:: 出題 1 ::
カテジナについての抜粋に基づき、次の問いに答えてください。
(a) 新米の頃、カテジナが配属された隊はどこですか。
(b) エンジェル・ハイロゥ攻防戦時に、カテジナが初めて与えられた自分専用機の名称は何ですか。
(c) 戦闘終結後、ウーイッグに戻ろうとする途中でカテジナが再会した人物は誰ですか。
:: 出題 2 ::
カテジナについての抜粋を、最後の文に続けて書き進めてください。
═════ 読解用抜粋
その後クロノクル・アシャーにオイ・ニュング伯爵と共に捕われ人質となるが、マリア主義に賛同するようになる。当初はクロノクルの秘書官として働いていたが、戦争中盤から自らもザンスカール帝国の一兵士として戦いに赴くようになる。新米の頃はルペ・シノ隊に配属され「お嬢さん」「クロノクルの女」と馬鹿にされていたが、徐々にその才能を開花させルペ・シノをも配下に置くようになる。後期に差し掛かるとべスパのエースも次々に戦死し、カテジナ自身がエースとして戦場に出るようになる。エンジェル・ハイロゥ攻防戦時に女王の近衛兵に命令している事からかなり階級が上がっていると考えられる。 またエンジェル・ハイロゥ攻防戦時に初めて実質、自分専用機であるゴトラタンを与えられシュラク隊を単機で全滅させる、オデロ機を撃墜するなどまさしく鬼神の如き働きをした。だがその行動は決して正常な軍人であるとは言い難く、強化人間であったという説もある。 当然、戦闘中も我を失うことや卑怯ともとれる行為が多く、錯乱して守るべきエンジェル・ハイロゥに攻撃をしたり、精神波でクロノクルを呼びつけウッソとの「自分を取り合っての戦い」に引きずりこんだ。もっともクロノクルに勝利したウッソを認めることはなく、だまし討ちで殺そうとしてもいる。またウッソを油断させようとして、女だけの近衛部隊を水着姿にさせその姿で白兵戦を挑ませたこともある。 クロノクルに惹かれていく反面ウッソに対して憎しみを抱き、執拗に付け狙うようになる。憎しみの反面、ウッソの自分にはない才能に憧れ、むしろその才能に恋愛感情にも似たものを持っていたようだ。
最終的にエンジェル・ハイロゥ攻防戦においてクロノクルはウッソに敗れ、カテジナはウッソを手に掛けようとしたもののやはり彼に敗れる。戦闘終結後、失明しつつもウーイッグに戻ろうとする中途、シャクティに再会する場面が描かれている。
══════════
═════ 収録行
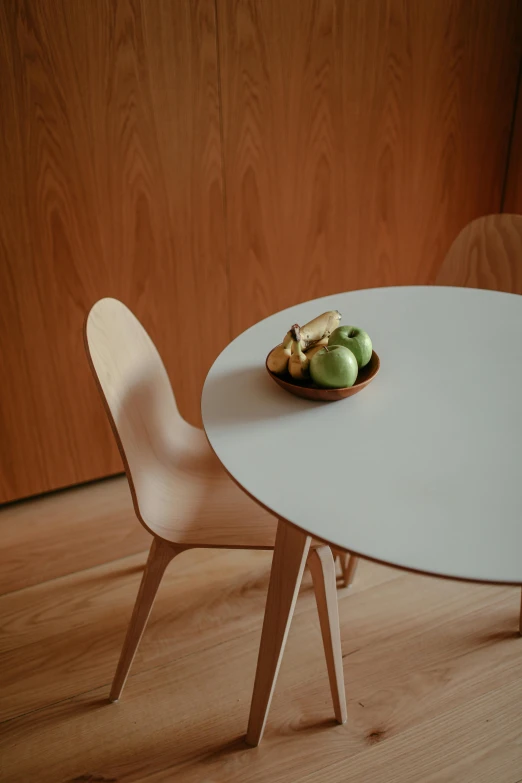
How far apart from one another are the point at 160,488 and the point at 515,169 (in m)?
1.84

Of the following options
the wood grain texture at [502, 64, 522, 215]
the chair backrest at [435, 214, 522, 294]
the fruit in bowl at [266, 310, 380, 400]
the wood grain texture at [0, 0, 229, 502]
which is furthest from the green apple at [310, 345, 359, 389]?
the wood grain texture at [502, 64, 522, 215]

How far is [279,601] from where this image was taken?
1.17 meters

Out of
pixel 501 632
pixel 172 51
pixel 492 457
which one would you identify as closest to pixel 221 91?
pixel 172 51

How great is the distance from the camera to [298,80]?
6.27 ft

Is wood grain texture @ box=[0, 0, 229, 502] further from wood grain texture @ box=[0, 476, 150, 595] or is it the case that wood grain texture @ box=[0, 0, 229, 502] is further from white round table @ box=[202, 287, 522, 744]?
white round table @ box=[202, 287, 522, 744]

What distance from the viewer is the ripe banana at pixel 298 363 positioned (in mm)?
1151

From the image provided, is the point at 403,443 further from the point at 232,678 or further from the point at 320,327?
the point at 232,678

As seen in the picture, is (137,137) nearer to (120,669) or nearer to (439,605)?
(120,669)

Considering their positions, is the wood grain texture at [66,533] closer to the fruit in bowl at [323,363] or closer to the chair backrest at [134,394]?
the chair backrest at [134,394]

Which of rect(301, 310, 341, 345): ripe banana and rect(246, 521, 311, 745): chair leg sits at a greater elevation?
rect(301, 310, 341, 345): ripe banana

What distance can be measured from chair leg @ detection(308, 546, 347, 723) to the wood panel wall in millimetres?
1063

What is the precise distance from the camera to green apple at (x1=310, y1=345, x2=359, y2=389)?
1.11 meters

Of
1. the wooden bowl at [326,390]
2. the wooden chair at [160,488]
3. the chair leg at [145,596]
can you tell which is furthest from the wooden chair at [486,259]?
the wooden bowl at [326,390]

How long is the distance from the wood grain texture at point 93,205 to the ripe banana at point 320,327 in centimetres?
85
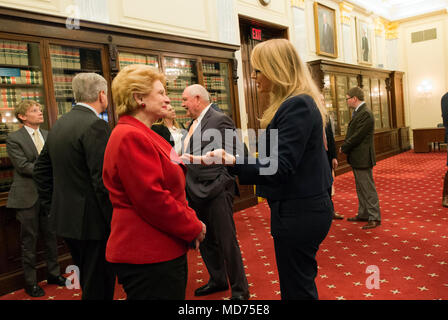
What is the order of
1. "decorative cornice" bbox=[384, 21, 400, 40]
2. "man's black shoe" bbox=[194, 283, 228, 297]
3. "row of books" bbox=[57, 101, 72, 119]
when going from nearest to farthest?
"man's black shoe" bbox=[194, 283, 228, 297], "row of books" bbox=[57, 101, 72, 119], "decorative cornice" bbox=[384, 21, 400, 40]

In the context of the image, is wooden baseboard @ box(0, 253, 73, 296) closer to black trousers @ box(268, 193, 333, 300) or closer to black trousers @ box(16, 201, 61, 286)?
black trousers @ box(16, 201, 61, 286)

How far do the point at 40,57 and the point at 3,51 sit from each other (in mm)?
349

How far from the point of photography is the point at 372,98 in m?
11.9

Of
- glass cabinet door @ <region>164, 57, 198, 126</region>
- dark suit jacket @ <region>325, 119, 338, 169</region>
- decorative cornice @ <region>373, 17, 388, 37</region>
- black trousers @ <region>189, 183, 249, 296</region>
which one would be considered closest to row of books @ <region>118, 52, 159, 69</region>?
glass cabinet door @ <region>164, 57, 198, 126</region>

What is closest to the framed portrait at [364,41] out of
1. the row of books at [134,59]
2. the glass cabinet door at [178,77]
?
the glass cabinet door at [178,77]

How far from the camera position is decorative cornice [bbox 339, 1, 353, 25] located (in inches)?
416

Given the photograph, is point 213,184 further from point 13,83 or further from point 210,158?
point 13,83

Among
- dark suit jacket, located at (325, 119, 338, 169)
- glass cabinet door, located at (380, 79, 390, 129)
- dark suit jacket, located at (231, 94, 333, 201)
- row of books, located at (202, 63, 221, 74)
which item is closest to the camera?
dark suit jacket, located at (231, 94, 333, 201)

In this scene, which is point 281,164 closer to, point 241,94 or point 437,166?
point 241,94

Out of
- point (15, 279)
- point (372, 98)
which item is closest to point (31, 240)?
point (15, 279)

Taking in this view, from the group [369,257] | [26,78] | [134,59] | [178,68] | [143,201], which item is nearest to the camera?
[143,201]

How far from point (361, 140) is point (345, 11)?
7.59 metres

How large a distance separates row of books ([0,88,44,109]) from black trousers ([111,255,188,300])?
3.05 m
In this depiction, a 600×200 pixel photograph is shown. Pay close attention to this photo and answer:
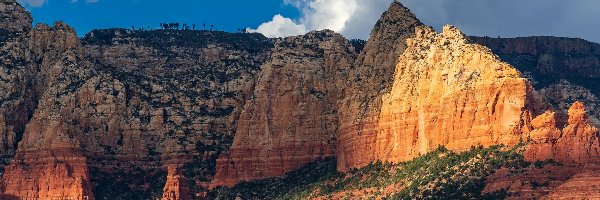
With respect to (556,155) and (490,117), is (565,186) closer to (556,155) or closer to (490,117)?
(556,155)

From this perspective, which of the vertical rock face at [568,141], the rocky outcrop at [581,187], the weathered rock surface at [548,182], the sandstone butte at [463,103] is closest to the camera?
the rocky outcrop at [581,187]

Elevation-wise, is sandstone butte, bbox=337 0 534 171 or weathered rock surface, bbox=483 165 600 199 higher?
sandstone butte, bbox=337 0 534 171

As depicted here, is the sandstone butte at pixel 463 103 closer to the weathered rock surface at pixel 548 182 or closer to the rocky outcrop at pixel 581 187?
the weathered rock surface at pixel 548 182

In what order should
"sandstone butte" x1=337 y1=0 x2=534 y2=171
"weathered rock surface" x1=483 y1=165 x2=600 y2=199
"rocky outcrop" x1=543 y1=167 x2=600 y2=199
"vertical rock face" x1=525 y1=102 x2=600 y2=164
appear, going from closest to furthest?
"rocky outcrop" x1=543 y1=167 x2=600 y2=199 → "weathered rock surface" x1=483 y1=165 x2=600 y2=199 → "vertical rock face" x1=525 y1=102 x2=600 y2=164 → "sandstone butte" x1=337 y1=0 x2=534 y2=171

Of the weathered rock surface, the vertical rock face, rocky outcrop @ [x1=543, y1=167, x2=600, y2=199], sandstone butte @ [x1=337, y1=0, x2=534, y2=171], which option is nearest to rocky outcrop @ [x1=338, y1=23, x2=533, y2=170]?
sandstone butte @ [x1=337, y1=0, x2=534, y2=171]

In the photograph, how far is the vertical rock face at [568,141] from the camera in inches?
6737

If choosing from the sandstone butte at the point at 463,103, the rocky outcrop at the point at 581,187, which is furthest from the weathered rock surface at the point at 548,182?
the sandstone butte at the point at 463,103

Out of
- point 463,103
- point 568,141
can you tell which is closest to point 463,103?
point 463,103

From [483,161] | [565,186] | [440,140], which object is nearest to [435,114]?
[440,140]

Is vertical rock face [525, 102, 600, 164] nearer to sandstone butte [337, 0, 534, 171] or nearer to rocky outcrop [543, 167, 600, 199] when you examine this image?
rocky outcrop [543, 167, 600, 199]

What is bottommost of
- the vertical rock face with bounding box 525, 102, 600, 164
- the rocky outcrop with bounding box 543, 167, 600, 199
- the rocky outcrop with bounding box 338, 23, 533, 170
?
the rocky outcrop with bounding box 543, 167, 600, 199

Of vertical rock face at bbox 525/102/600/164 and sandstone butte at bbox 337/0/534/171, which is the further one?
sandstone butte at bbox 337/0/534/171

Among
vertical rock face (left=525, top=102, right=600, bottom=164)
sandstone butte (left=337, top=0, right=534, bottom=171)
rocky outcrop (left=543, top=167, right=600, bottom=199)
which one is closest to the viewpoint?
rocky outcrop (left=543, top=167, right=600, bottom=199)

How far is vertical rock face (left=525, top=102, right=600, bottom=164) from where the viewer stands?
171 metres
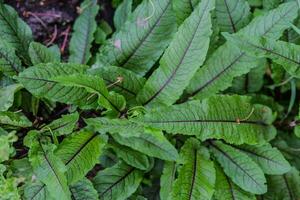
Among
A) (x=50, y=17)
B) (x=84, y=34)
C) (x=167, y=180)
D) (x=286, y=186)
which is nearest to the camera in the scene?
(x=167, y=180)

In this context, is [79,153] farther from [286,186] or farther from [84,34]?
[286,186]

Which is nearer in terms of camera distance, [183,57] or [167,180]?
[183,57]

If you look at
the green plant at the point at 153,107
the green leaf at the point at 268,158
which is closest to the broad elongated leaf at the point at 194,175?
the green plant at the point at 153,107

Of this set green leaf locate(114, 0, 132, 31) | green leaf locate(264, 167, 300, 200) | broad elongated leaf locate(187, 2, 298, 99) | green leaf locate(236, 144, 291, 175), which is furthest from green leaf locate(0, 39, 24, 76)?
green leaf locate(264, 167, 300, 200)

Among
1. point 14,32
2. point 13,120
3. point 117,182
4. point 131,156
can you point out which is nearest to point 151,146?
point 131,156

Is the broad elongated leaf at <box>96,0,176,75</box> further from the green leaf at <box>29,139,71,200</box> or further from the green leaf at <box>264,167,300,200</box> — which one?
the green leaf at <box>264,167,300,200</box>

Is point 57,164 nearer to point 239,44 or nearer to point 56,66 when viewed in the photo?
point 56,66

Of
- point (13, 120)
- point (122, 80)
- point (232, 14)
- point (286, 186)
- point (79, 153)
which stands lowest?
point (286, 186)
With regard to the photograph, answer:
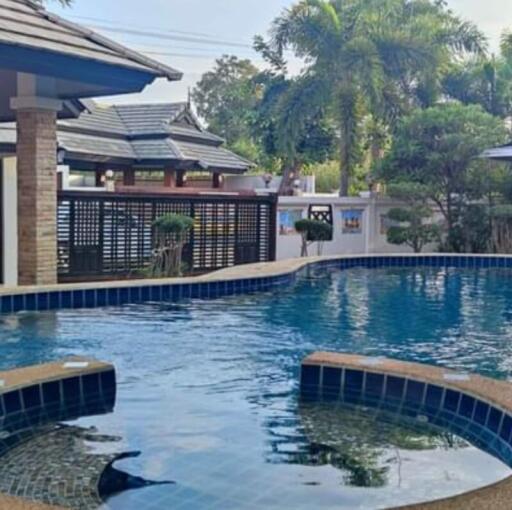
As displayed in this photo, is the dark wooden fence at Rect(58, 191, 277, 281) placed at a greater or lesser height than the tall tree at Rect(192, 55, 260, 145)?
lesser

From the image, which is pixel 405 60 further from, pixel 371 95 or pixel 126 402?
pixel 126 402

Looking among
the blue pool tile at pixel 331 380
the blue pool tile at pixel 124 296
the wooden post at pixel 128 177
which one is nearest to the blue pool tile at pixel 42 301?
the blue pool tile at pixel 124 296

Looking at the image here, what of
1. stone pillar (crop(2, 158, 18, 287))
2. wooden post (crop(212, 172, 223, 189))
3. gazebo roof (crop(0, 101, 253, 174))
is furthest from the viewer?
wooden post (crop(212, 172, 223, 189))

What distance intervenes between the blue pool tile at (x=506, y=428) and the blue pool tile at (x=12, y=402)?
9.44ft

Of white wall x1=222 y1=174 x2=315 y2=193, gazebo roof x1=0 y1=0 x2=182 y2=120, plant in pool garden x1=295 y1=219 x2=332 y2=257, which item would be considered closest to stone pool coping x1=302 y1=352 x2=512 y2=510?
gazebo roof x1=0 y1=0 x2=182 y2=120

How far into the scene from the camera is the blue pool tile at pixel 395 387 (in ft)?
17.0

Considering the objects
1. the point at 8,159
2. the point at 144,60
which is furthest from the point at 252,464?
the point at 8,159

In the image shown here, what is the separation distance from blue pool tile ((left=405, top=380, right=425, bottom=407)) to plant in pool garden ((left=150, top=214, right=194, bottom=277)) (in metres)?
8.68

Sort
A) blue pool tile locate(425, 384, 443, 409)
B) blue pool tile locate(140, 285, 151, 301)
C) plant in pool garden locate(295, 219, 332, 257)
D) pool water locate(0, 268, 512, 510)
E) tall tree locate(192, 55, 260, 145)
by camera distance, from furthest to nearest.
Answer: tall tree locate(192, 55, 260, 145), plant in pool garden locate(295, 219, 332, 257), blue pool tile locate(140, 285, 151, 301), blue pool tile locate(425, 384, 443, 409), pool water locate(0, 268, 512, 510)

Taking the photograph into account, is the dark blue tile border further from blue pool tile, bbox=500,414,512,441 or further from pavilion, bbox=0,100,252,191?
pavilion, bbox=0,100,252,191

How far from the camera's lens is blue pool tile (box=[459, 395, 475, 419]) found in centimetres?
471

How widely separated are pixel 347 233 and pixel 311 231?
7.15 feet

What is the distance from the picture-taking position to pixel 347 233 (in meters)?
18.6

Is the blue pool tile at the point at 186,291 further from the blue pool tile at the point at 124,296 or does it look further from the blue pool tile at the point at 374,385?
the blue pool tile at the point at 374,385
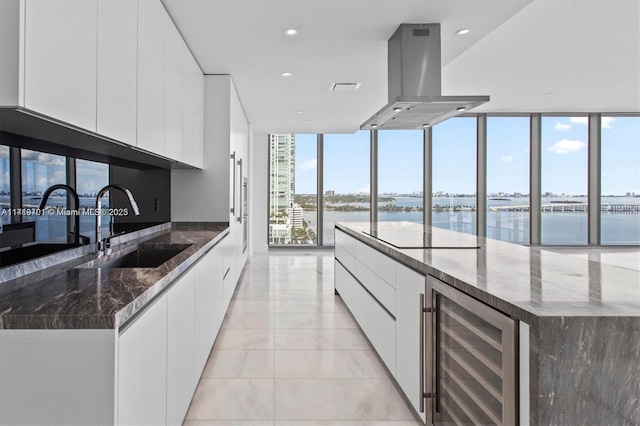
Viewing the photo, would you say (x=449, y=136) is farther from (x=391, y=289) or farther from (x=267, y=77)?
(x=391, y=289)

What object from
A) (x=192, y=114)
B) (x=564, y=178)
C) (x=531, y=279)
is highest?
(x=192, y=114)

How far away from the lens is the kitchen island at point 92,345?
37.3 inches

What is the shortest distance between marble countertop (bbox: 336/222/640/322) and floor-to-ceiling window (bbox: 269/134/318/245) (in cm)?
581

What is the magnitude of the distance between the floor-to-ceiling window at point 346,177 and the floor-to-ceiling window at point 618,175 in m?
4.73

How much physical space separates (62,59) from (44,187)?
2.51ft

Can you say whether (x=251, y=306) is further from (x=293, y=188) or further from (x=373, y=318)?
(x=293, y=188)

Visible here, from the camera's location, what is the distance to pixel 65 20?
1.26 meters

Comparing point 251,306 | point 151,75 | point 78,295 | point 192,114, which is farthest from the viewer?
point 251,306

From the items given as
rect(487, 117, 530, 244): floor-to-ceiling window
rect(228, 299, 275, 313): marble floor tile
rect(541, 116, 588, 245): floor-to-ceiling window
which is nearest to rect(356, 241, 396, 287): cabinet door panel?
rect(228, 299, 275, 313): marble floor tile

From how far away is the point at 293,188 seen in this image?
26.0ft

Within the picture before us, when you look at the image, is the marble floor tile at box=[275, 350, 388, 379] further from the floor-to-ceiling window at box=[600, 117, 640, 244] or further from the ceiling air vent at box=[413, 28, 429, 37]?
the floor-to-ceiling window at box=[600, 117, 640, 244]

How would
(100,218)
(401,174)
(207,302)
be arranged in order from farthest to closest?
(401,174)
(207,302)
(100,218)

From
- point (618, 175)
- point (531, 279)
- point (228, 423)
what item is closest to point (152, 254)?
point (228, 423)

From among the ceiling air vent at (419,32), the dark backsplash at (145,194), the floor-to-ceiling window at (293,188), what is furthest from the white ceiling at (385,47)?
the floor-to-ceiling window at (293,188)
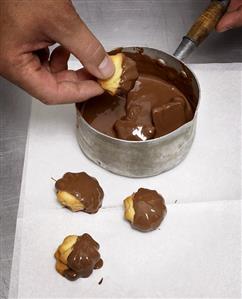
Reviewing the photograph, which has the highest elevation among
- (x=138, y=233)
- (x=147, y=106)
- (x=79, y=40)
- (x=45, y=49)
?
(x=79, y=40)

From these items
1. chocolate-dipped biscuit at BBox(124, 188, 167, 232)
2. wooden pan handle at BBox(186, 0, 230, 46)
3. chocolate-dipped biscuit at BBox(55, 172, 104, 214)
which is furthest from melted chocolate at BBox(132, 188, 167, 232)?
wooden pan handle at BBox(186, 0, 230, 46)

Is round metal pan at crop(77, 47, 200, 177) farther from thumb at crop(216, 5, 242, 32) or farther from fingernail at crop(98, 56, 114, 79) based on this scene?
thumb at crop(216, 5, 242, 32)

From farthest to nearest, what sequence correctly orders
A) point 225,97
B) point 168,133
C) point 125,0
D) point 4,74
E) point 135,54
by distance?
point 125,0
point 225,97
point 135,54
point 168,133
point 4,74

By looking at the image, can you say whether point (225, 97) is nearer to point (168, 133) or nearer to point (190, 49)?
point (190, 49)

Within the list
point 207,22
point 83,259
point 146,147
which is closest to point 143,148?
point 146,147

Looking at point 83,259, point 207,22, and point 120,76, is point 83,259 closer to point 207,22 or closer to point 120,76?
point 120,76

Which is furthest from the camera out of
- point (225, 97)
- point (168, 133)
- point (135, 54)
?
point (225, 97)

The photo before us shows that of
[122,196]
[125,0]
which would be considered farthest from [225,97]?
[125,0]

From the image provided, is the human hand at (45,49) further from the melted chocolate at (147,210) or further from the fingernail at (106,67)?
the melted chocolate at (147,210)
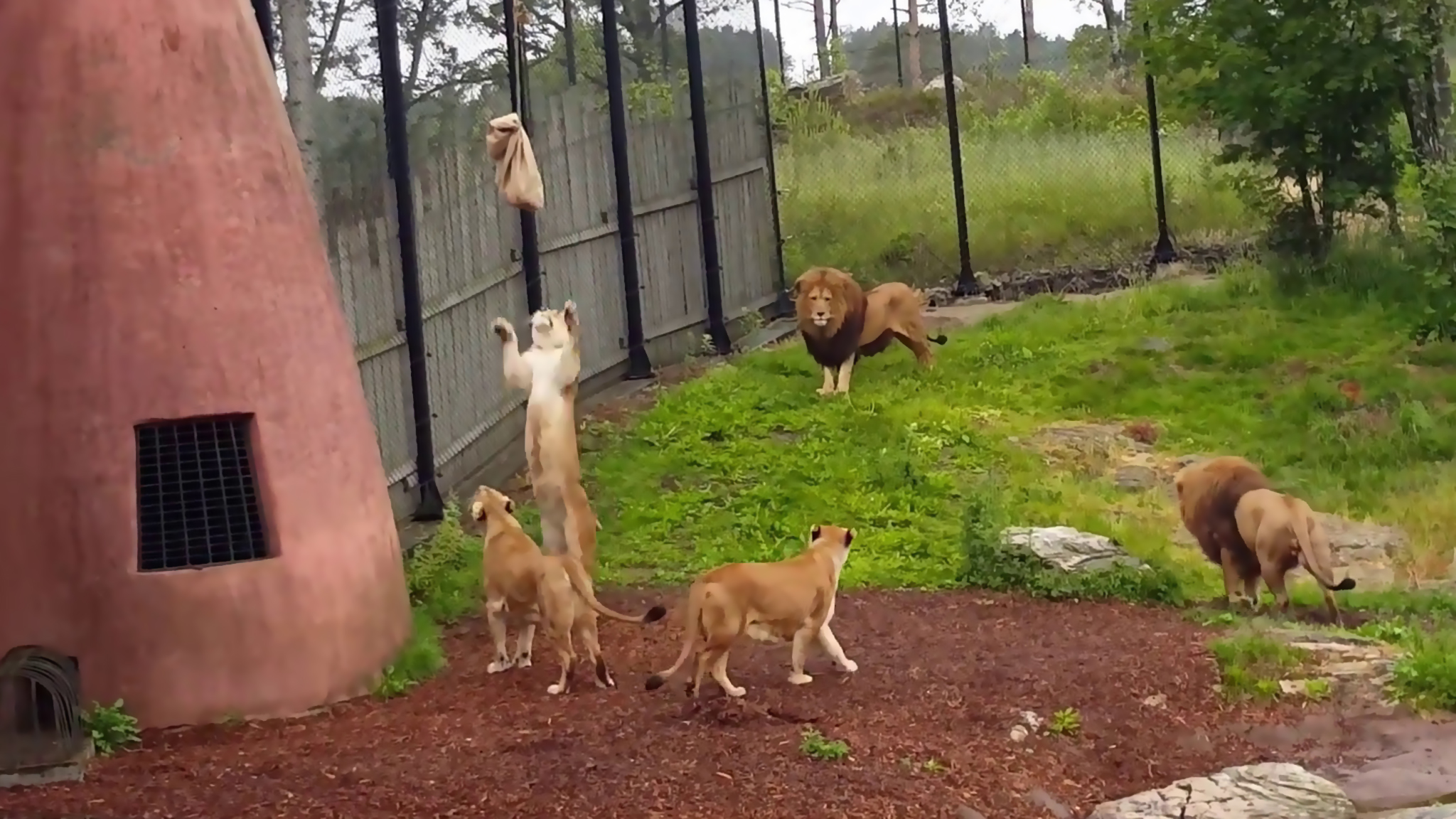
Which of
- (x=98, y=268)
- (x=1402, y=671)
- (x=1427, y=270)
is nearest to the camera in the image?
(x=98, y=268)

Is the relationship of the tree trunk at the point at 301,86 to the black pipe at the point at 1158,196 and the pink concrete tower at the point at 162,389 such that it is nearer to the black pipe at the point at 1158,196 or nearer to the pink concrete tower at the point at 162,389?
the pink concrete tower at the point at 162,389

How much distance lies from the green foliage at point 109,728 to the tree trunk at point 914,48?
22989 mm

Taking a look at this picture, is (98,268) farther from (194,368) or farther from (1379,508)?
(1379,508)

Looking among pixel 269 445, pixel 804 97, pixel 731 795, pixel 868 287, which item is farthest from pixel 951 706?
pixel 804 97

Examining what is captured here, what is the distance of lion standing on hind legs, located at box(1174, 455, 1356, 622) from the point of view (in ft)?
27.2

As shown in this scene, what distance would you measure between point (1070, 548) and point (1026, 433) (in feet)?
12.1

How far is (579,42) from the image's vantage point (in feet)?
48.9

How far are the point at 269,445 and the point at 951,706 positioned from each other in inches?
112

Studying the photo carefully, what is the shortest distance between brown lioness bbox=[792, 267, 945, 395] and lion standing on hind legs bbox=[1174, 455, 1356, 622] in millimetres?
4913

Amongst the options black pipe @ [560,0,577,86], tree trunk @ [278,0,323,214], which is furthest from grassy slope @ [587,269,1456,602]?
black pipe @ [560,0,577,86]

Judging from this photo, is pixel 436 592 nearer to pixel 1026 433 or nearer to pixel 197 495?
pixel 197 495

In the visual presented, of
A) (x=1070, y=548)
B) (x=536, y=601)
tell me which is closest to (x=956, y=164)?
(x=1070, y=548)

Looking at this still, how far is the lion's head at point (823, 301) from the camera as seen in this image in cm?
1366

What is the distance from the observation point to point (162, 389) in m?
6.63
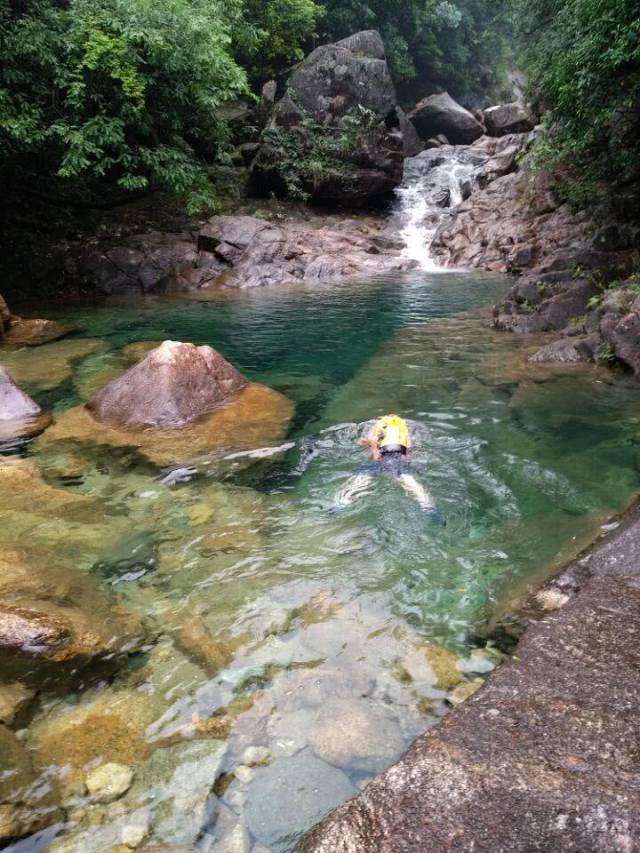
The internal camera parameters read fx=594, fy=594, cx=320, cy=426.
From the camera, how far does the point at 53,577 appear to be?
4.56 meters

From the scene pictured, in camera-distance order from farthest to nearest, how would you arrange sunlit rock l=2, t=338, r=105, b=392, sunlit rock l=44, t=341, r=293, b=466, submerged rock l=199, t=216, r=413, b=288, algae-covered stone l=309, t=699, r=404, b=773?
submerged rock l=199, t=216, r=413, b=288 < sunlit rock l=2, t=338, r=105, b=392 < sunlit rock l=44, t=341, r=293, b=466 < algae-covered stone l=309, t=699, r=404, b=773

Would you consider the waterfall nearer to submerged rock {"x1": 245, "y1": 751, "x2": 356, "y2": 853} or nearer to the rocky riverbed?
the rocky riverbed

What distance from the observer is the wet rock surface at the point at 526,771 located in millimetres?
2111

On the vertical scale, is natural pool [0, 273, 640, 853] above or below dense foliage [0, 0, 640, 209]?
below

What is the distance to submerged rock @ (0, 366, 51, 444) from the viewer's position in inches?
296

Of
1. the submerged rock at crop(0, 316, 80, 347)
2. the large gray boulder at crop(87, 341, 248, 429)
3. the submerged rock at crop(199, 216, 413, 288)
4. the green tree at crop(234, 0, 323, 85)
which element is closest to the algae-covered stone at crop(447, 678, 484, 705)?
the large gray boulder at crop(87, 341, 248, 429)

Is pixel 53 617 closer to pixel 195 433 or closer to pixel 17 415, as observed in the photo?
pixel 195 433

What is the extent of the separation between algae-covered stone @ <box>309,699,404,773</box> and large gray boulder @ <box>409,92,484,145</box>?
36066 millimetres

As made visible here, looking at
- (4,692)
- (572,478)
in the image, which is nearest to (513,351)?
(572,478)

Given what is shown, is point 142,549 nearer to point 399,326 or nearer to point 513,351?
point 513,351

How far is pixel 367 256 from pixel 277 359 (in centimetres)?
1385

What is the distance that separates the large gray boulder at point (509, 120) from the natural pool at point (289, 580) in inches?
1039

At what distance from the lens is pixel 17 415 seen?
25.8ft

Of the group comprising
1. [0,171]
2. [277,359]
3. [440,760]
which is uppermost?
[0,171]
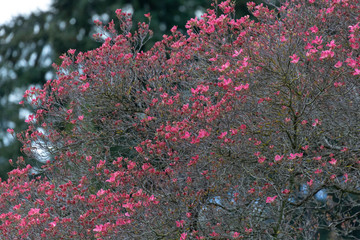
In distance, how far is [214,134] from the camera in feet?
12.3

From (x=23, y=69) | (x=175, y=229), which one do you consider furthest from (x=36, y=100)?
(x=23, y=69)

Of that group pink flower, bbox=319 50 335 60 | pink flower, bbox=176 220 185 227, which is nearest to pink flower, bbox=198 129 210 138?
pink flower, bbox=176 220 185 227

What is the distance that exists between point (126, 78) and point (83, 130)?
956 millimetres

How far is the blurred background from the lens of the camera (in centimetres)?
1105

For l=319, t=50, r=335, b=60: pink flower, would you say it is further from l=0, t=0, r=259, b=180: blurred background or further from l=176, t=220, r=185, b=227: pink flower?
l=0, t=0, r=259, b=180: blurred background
══════════
:: 正解 1 ::
(a) ルペ・シノ隊
(b) ゴトラタン
(c) シャクティ

:: 正解 2 ::
JICC出版局のゲームやアニメのヒロインを扱ったムック本、ゲーム「スーパーロボット大戦」シリーズの人物紹介などでも「記憶を失った」とされているが、実はアニメ本編中でそれを明確に描写した場面はなく、富野監督も一切そういう発言はしていない。
どうやら富野アニメで頻出する、「登場人物が嘘をつく」という演出が理解できずに、「記憶を失った」との解釈が広まったものと思われる。
ラストシーン、カテジナは目が見えないため話している相手が誰かわからなかったのだが、カルルマンという名前を聞いて、はじめて相手がシャクティだと気づく。当然カテジナとしては落魄した状態でシャクティと再会するのは恥辱である。そのためあくまでシャクティだとは気づかないという芝居をするのだが、シャクティはそんなカテジナの様子に気がついている。そのうえで相手のプライドを尊重し、カテジナだと気づかないふりをする。カテジナもシャクティが自分の嘘を見抜いたとわかっている。それでもなお虚勢を張って、嘘をつき続け最後のプライドを堅持するが、別れた直後、シャクティとカテジナは抑えていた感情を止めることができずに互いに涙を流す。そんなふたりのやりとりは圧巻であり、富野アニメならではの名場面となっている。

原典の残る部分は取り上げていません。